Братья предложили ему на выбор Россию или Мартинику; и там, и там имелись у них один-два человечка, которые могли попытаться устроить будущность Жана-дурака, и тот даже решился было на Мартинику, но потом рассудил, что по дороге до России хотя бы не придется три месяца терзаться морской болезнью, да и родина при этом будет поближе, а дикари все равно везде одинаковы. Кроме того, его уверили, что люди, составляющие в России высшее общество, настолько низко преклоняются перед Францией, что он будет чувствовать себя совершенно как дома, если, конечно, сумеет себя поставить. Императрицей там немка, все высокие должности заняты сплошь иностранцами, и в Москве его осыплют золотом за одну только чистоту выговора. Речь шла о Москве, ибо именно там имелся у братьев человек, способный пристроить недоученного лекаря к делу. Рассовав по карманам рекомендательные письма, зашив в подкладку сюртука золото (как ни прижимисты были старшие братья, они нашли что уделить бедняге, отсылаемому с глаз долой, возможно, навсегда), набив дорожный сундучок бельем, платьем, учеными книгами и медицинским инструментом, Жан-Жак Демени двинулся на восток.
И самое время было, потому что всего через пару лет разразились на его родине известные события, и погребли развалины могущественного королевства под собой обоих его старших братьев, так разумно устроившихся в жизни.
Жан-дурак узнал об этом не сразу, потому что оказался занят своими собственными бедами. Не сложилась у него сытая жизнь в Москве по причине той же несчастной его страсти. После нескольких приключений, описанием коих мы не станем терзать почтеннейших читателей, поскольку приключения эти не имеют прямого отношения к нашей повести, прочувствовал Демени до самых печенок, что шутки с судьбой кончились, и дал зарок уже самому себе в сторону женщин даже не глядеть – и снова бежать, чтобы начать жизнь в последний раз с чистого листа. Так и оказался наш француз в конце концов в М – —ском уезде Калужской губернии, куда он въехал на двух конях: некоторых знакомствах, которые он успел приобресть в Москве, и счастливой своей внешности, которая, вкупе с приятным обхождением, отворяла ему многие запертые для прочих двери. Кроме того, он выучился сносно говорить по-русски.
Положение Демени было на первых порах двойственное. С одной стороны, врачи в этой глуши были нарасхват и в большом почете; с другой стороны, настоящим врачом-то он стать так и не успел. Много ли налечит подобный недоучка, тем более француз? Кто доверит ему здоровье, а то и жизнь своего близкого? В благородном искусстве врачевания, впрочем, он все же что-то понимал, главным образом благодаря чуткости, с которой относился к людям. Забота, покой и ласка в иных случаях будут получше какой-нибудь чудодейственной настойки (что оказывалось особенно верно, когда доводилось ему пользовать людей низшего сословия).

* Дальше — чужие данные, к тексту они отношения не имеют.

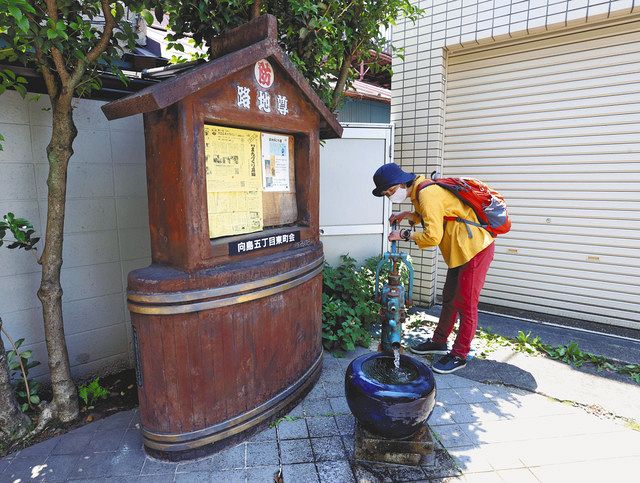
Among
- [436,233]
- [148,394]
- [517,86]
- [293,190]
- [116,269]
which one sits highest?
[517,86]

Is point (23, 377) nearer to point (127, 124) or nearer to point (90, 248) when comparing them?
point (90, 248)

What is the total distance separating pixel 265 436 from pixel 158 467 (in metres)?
0.85

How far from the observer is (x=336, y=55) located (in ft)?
16.4

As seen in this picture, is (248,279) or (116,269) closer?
(248,279)

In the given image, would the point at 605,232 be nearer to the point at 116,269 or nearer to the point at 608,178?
the point at 608,178

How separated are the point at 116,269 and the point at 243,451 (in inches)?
93.1

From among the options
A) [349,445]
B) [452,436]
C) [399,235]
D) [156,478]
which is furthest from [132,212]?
[452,436]

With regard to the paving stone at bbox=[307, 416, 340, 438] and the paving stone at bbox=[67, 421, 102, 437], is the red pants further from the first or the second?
the paving stone at bbox=[67, 421, 102, 437]

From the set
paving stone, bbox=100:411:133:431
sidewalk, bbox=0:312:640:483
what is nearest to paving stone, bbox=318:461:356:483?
sidewalk, bbox=0:312:640:483

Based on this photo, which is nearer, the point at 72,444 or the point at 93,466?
the point at 93,466

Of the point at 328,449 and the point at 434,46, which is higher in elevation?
the point at 434,46

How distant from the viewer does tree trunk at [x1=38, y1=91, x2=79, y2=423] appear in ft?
10.2

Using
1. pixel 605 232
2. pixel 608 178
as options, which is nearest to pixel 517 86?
pixel 608 178

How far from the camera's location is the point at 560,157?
5648 millimetres
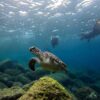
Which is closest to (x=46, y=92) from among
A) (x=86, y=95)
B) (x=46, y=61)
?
(x=46, y=61)

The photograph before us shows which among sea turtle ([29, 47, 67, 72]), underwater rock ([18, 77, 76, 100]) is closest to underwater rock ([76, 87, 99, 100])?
sea turtle ([29, 47, 67, 72])

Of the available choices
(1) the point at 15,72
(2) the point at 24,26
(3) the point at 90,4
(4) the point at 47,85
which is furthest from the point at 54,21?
(4) the point at 47,85

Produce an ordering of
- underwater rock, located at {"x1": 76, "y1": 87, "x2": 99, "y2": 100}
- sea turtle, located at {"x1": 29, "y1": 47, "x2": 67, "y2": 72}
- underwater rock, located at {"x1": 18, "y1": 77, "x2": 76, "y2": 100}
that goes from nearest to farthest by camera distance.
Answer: underwater rock, located at {"x1": 18, "y1": 77, "x2": 76, "y2": 100} < sea turtle, located at {"x1": 29, "y1": 47, "x2": 67, "y2": 72} < underwater rock, located at {"x1": 76, "y1": 87, "x2": 99, "y2": 100}

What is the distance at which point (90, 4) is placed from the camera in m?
25.6

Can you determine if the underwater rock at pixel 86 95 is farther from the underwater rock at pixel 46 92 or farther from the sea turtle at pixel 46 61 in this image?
the underwater rock at pixel 46 92

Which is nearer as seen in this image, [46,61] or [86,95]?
[46,61]

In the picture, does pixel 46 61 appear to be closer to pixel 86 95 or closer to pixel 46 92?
pixel 46 92

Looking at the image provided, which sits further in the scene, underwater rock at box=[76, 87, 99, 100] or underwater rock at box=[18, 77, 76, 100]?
underwater rock at box=[76, 87, 99, 100]

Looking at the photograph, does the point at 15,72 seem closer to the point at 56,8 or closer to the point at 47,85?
the point at 56,8

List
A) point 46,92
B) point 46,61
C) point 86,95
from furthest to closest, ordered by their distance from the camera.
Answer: point 86,95, point 46,61, point 46,92

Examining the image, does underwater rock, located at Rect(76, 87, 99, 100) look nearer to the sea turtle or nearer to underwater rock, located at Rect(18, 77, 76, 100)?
the sea turtle

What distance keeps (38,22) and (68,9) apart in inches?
326

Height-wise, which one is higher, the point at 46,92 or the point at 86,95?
the point at 46,92

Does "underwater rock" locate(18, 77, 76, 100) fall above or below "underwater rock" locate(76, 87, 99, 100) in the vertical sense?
above
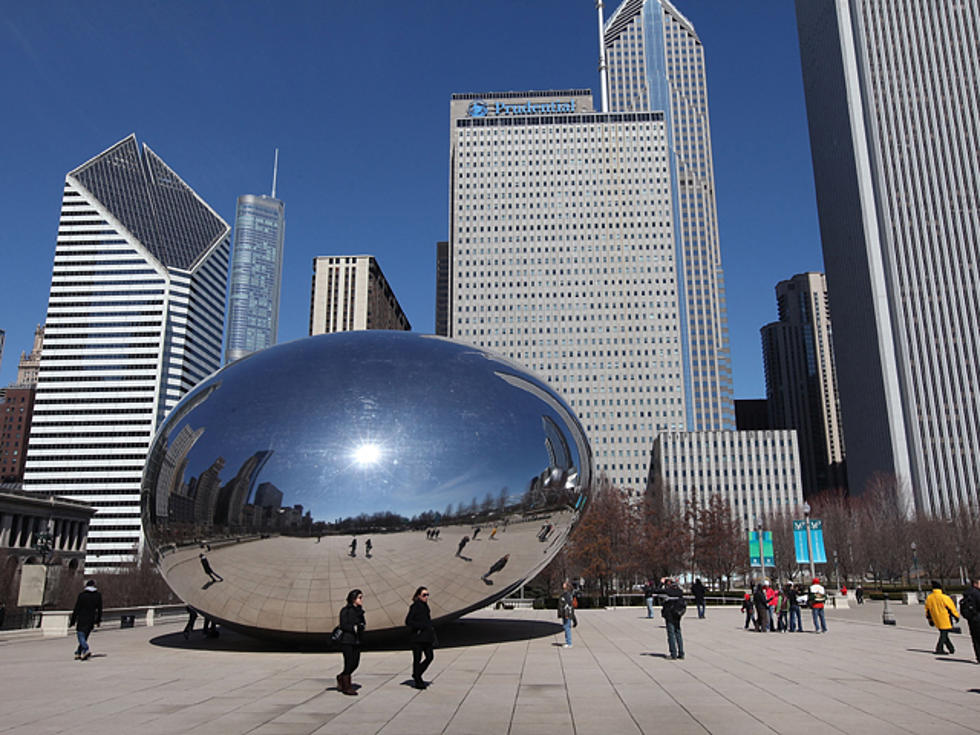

Проживавший в М – — уездный лекарь (отдававший время, свободное от врачевания земных тел, наблюдениям за телами небесными) Вильгельм Христофорович Вирц, обязательный и строгий бездетный немец, который похоронил несколько лет назад жену и сделался после этого совершенным сухарем, Демени невзлюбил сразу. По его мнению, француз был ярмарочный шарлатан и самозванец, которого и к скотине-то не стоило подпускать, не то, что к людям, тем более благородным. Лекарская честь была дорога Вильгельму Христофоровичу более куска хлеба, на который невольно покушался Демени, но и возможный убыток сыграл свою роль. Как мы уже упоминали, пришелец был молод, хорош собой и умел, сам не зная как, располагать к себе с первых же мгновений, так что звали его по делу и без дела. Его посещения, хоть и совершенно невинные, приводили уездных барынь в приятный трепет. Ну вот представьте себе: сено горит (где они, эти дожди, были раньше, проклятущие?); телочка, на которую возлагались такие надежды, пала; сыновья подрались так, что у одного аж глаз заплыл; Палашка лучший чепец, дурища, пожгла; молоко прокисло – голова кругом идет. И вот приходит изящно (по уездным меркам) одетый, приятнейший в обхождении француз, хмуря с тревогою брови просит позволения прикоснуться к вашей руке и сетует мягко на то, что барыня изволила совсем себя загонять хозяйственными хлопотами:
– К счастью, сударыня, мне удалось составить из произрастающих здесь же целебных трав, которыми так богат ваш край, прекрасное средство; однако для того, чтобы оно подействовало, вам потребуется совершенный покой, хотя бы на несколько дней.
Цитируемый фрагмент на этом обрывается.